Rewrite the data below with "pond" changed to "lake" throughout, leaving everything else as it is. Leave the pictures out of your answer.

Spatial relationship data
— Start —

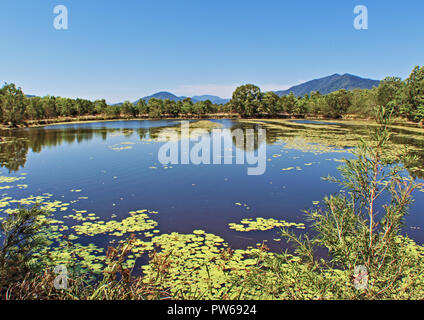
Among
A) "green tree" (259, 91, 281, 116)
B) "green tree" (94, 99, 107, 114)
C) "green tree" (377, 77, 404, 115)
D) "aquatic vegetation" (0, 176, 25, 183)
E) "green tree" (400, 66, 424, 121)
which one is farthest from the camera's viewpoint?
"green tree" (94, 99, 107, 114)

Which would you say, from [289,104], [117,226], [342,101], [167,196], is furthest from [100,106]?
[117,226]

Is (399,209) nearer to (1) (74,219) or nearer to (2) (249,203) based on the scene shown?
(2) (249,203)

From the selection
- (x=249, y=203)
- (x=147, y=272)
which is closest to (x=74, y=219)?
(x=147, y=272)

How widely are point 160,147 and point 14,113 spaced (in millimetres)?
39502

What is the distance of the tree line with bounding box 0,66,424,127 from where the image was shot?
48.7 metres

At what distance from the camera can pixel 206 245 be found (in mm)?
6762

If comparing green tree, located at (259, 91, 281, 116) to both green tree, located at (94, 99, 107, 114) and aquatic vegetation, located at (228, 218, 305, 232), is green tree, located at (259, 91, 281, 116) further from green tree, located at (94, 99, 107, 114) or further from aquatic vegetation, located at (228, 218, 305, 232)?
aquatic vegetation, located at (228, 218, 305, 232)

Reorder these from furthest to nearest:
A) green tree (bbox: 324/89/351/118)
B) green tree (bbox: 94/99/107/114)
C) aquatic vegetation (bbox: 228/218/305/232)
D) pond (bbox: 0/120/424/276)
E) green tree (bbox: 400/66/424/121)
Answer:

— End —

**Response to this task:**
Among
A) "green tree" (259, 91, 281, 116)
B) "green tree" (94, 99, 107, 114)
C) "green tree" (377, 77, 404, 115)
D) "aquatic vegetation" (0, 176, 25, 183)
E) "green tree" (400, 66, 424, 121)
which one is farthest from the camera's viewpoint?
"green tree" (94, 99, 107, 114)

Which would you say, from [289,104], [117,226], [342,101], [167,196], is furthest from [100,106]?
[117,226]

Is (399,209) nearer to (1) (74,219) or nearer to (2) (249,203) based on the scene shown?
(2) (249,203)

From the selection
- (x=249, y=203)
- (x=147, y=272)
which is closest to (x=74, y=219)?
(x=147, y=272)

How widely are point 160,147 and point 14,113 spaced (in millimetres)?
39502

What is the distance of the tree line with bounding box 0,66,424,127 from where the image was shot?
48.7 metres

At what distance from the camera can pixel 206 245 be found (in mm)?
6762

If comparing green tree, located at (259, 91, 281, 116) to both green tree, located at (94, 99, 107, 114) and aquatic vegetation, located at (228, 218, 305, 232), is green tree, located at (259, 91, 281, 116) further from green tree, located at (94, 99, 107, 114) or further from aquatic vegetation, located at (228, 218, 305, 232)?
aquatic vegetation, located at (228, 218, 305, 232)

Reorder these from furthest to nearest:
A) green tree (bbox: 324/89/351/118)
B) green tree (bbox: 94/99/107/114)
C) aquatic vegetation (bbox: 228/218/305/232)
D) lake (bbox: 0/120/424/276)
E) green tree (bbox: 400/66/424/121)
Answer:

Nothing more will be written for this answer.